-- Begin Supplied records --

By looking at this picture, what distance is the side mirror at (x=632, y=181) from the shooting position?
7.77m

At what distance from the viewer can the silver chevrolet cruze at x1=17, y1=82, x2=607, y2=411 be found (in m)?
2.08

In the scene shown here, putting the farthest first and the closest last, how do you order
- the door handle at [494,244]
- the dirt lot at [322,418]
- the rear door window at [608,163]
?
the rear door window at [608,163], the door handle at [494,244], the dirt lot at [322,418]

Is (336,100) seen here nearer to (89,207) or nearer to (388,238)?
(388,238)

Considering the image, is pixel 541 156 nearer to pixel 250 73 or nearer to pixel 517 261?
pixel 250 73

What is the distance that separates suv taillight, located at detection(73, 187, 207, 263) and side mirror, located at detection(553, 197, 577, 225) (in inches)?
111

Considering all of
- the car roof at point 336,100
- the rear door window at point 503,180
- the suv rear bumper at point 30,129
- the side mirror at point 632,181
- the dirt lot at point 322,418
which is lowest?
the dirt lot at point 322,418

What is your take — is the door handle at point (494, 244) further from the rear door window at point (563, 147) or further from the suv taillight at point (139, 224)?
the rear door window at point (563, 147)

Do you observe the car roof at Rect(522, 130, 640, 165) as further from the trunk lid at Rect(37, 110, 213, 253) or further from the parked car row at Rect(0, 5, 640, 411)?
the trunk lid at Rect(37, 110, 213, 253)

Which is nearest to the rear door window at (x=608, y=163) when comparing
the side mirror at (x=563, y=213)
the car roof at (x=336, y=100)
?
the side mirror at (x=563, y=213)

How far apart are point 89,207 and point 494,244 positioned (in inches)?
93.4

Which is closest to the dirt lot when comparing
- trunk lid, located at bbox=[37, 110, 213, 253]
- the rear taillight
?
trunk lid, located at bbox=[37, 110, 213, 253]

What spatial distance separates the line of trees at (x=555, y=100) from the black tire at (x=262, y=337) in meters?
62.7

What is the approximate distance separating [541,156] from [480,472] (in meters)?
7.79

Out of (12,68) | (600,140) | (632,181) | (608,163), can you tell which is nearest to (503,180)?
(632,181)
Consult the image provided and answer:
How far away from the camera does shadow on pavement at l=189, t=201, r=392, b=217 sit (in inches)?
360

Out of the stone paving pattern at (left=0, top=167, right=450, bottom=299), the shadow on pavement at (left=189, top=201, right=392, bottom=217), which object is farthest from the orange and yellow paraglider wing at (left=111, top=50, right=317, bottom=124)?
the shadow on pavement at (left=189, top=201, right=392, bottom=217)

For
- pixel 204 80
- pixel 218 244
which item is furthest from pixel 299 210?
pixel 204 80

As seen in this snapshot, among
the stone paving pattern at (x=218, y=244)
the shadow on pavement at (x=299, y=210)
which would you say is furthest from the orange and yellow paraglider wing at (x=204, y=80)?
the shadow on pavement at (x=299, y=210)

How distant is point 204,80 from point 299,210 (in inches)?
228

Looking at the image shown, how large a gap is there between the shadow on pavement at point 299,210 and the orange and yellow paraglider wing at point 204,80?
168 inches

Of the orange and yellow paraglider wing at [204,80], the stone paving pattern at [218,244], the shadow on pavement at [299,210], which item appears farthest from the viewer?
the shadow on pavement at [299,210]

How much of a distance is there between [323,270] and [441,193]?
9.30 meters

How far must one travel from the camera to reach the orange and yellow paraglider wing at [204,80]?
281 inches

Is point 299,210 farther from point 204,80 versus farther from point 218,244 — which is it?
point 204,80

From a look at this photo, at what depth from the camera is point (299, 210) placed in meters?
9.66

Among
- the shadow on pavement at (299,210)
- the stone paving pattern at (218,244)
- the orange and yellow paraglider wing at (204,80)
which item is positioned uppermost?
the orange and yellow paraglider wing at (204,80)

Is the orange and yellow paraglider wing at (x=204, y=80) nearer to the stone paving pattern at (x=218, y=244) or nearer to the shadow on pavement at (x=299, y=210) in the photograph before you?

-- End Supplied records --

◆ Task statement ◆
Transcribe the material exactly as it reads.

◆ Solution to the problem ◆
By looking at this picture, what distance is the side mirror at (x=632, y=181) from the shooting position?
7.77m

At what distance from the viewer can the silver chevrolet cruze at x1=17, y1=82, x2=607, y2=411 be found (in m)?
2.08

In the scene shown here, putting the farthest first and the closest last, how do you order
- the door handle at [494,244]
- the dirt lot at [322,418]
- the rear door window at [608,163]
?
the rear door window at [608,163], the door handle at [494,244], the dirt lot at [322,418]

Is (336,100) seen here nearer to (89,207) or nearer to (388,238)?
(388,238)

Considering the image, is pixel 541 156 nearer to pixel 250 73 or nearer to pixel 517 261?
pixel 250 73

What is the distance that separates suv taillight, located at detection(73, 187, 207, 263) and side mirror, located at detection(553, 197, 577, 225) (in inches)?
111

Considering all of
- the car roof at point 336,100
- the rear door window at point 503,180
- the suv rear bumper at point 30,129
- the side mirror at point 632,181
- the dirt lot at point 322,418
which is lowest?
the dirt lot at point 322,418

What is your take — is the door handle at point (494, 244) further from the rear door window at point (563, 147) or further from the suv taillight at point (139, 224)?
the rear door window at point (563, 147)

Do you observe the car roof at Rect(522, 130, 640, 165) as further from the trunk lid at Rect(37, 110, 213, 253) or further from the parked car row at Rect(0, 5, 640, 411)?
the trunk lid at Rect(37, 110, 213, 253)

Which is nearest to the rear door window at (x=608, y=163) when comparing
the side mirror at (x=563, y=213)
the car roof at (x=336, y=100)
?
the side mirror at (x=563, y=213)

How far apart are point 89,207 and point 494,244 positioned (in inches)?
93.4

Which is closest to the dirt lot when comparing
- trunk lid, located at bbox=[37, 110, 213, 253]
- the rear taillight
?
trunk lid, located at bbox=[37, 110, 213, 253]

What spatial distance separates the line of trees at (x=555, y=100) from the black tire at (x=262, y=337) in meters?
62.7

What is the approximate distance separating [541,156] from [480,472] (in meters)?
7.79

Out of (12,68) | (600,140) | (632,181) | (608,163), can you tell which is nearest to (503,180)?
(632,181)
Consult the image provided and answer:
How far away from the camera does shadow on pavement at l=189, t=201, r=392, b=217 sit (in inches)?
360

Out of the stone paving pattern at (left=0, top=167, right=450, bottom=299), the shadow on pavement at (left=189, top=201, right=392, bottom=217), which object is farthest from the orange and yellow paraglider wing at (left=111, top=50, right=317, bottom=124)?
the shadow on pavement at (left=189, top=201, right=392, bottom=217)

For
- pixel 204 80
- pixel 218 244
which item is furthest from pixel 299 210?
pixel 204 80

As seen in this snapshot, among
the stone paving pattern at (x=218, y=244)
the shadow on pavement at (x=299, y=210)
which would you say is furthest from the orange and yellow paraglider wing at (x=204, y=80)?
the shadow on pavement at (x=299, y=210)

How distant is point 204,80 from point 299,210 (in inches)?
228

Looking at the image shown, how large a gap is there between the shadow on pavement at point 299,210 and the orange and yellow paraglider wing at point 204,80?
168 inches

Of the orange and yellow paraglider wing at [204,80], the stone paving pattern at [218,244], the shadow on pavement at [299,210], which item appears farthest from the viewer?
the shadow on pavement at [299,210]

How much of a distance is there between [323,270] and [441,193]?
9.30 meters

How far must one travel from the camera to reach the orange and yellow paraglider wing at [204,80]?
281 inches

Is point 299,210 farther from point 204,80 versus farther from point 218,244 — which is it?
point 204,80

From a look at this photo, at what depth from the camera is point (299, 210) placed in meters?
9.66

Among
- the shadow on pavement at (299,210)
- the stone paving pattern at (218,244)
- the orange and yellow paraglider wing at (204,80)
which item is positioned uppermost?
the orange and yellow paraglider wing at (204,80)

Is the orange and yellow paraglider wing at (x=204, y=80) nearer to the stone paving pattern at (x=218, y=244) or nearer to the shadow on pavement at (x=299, y=210) in the photograph before you?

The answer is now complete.